Davy, Davy Crockett, king of the wild frontier...
Wouldn’t have done any good.
After the Demonrats took-out RMN, they snatched defeat from the jaws of victory in VN.
I don't know, but they would have been wizard at Tora Bora.
How many “boat people” drowned after the Communists captured the South?
Supply lines are no good if there's nothing to supply. If we had bombed Haiphong and Hanoi into rubble, smashed the NViet irrigation systems and dropped Agent Orange onto their rice paddies, North Vietnam would have struggled to feed their own people and would have no capabilities left over to bother the South.
We were unwilling to fight as we fought WW2. And so we lost.
We weren’t just fighting the North Vietnamese but the Soviet Union and Red China. Any use of nukes on our part would have prompted a similar response from North Vietnam’s two major patrons.
From a purely military POV this would no doubt have been highly effective.
However, we were engaged in a cold war in which Vietnam (and Korea) were merely sub-theaters.
Maintaining plausible status as “the good guys” was critical to our eventual victory in that war. Our deciding to use nukes to deal with an essentially irritating rather than existential threat would have dealt a severe blow to that plausibility.
It also ignores the distinct possibility of escalation by the other side.
We got through the Cold War without it going nuclear. We really shouldn’t pretend today that things couldn’t have gone very wrong indeed. Hundreds of millions, possibly billions, of people could have died.
Anywho, would we have wanted to give our implicit approval to the use of nukes in counter-insurgent warfare? If so, on what logical basis could we have objected to the Soviets later using them in Afghanistan?

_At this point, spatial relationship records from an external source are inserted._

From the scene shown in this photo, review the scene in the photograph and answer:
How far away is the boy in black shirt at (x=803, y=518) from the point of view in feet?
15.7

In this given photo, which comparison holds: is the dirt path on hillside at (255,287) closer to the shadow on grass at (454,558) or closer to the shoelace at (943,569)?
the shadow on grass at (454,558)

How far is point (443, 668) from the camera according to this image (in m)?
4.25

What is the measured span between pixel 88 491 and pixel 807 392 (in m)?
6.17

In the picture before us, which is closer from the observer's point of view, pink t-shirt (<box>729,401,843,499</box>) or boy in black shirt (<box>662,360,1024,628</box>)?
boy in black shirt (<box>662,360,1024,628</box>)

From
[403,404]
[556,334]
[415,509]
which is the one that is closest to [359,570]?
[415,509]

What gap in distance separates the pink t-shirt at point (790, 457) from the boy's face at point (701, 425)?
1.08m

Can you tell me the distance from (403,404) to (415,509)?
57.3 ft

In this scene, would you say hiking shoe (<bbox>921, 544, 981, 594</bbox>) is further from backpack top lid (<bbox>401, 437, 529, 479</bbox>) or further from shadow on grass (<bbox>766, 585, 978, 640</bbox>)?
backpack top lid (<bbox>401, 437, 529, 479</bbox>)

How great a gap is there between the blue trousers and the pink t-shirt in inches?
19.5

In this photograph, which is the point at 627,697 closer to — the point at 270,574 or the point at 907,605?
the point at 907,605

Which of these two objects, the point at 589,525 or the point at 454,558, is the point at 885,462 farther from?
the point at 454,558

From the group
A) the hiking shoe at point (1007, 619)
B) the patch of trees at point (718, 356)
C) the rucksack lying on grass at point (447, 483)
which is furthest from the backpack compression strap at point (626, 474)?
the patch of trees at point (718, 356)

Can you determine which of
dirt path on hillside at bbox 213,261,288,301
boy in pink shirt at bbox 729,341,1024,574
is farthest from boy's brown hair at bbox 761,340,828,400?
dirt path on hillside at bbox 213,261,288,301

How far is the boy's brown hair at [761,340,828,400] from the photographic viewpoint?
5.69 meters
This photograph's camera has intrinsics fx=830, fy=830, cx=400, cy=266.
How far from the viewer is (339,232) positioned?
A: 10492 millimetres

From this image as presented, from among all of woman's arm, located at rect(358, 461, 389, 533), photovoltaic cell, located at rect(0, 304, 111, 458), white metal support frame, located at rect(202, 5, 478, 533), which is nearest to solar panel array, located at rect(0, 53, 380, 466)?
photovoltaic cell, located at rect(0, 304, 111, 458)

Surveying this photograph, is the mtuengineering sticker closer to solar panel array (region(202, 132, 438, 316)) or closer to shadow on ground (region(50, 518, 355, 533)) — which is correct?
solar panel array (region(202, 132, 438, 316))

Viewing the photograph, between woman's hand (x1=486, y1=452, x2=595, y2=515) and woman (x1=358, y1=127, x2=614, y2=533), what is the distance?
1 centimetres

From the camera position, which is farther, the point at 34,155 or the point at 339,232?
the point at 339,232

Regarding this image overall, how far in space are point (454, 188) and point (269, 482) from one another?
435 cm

I have always thought we should have taken all the good Viet Namese and put them out to sea in a single kayak, then nuke the entire country, sink the kayak and wait for radiation to subside and pave it so it could be a parking lot for SE Asia.
For obvious reasons, details of this deployment are super-sketchy. I only know about it from collecting anecdotes about how difficult it was to transport the equipment sets, which were not designed for forward deployment. There was a similar (confirmed) nuclear deployment in S. Korea in the same timeframe. A battery consisted of 18-24 missiles. I've got no details on warheads equipped, exact timeframes or length of deployment.
And to answer the titular question, IMHO nukes would have been next to useless in 'Nam. The whole issue in 'Nam was that we were fighting a guerilla war with a decentralized enemy. There wasn't any target anywhere worth wasting a nuke on.
In 1965 we had 9,345 strategic warheads while the Soviets only had 929.
We had a 10 to 1 advantage.
It would be foolish for the Soviets to respond because we were the ones who had nuclear superiority.
You’d have to drive INTO Hanoi just to deploy the thing.